**WHAT IS BEING ASKED**
Render the lines starting at the one containing "How far are" and ending at the last line of the records as a Markdown table with the columns Row and Line text, numbering each row and omitting blank lines.

**DATASET ENTRIES**
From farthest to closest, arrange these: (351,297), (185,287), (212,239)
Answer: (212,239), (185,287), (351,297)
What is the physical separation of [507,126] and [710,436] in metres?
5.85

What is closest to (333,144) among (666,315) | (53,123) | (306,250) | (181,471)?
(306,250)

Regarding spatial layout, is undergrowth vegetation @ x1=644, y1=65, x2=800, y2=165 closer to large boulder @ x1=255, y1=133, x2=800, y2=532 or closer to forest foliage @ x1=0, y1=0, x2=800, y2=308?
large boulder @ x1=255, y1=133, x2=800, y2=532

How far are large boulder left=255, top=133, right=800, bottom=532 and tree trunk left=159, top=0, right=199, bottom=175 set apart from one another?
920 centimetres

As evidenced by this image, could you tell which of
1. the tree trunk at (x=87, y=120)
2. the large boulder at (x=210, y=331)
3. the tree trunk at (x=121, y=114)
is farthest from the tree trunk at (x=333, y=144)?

**TASK SOLUTION**
| Row | Line text |
|---|---|
| 1 | How far are large boulder left=255, top=133, right=800, bottom=532 and tree trunk left=159, top=0, right=199, bottom=175 set apart from one another? |
| 2 | 920 centimetres |
| 3 | As evidenced by this image, could you tell which of |
| 4 | 1. the tree trunk at (x=87, y=120) |
| 5 | 2. the large boulder at (x=210, y=331) |
| 6 | 3. the tree trunk at (x=121, y=114) |
| 7 | is farthest from the tree trunk at (x=333, y=144)? |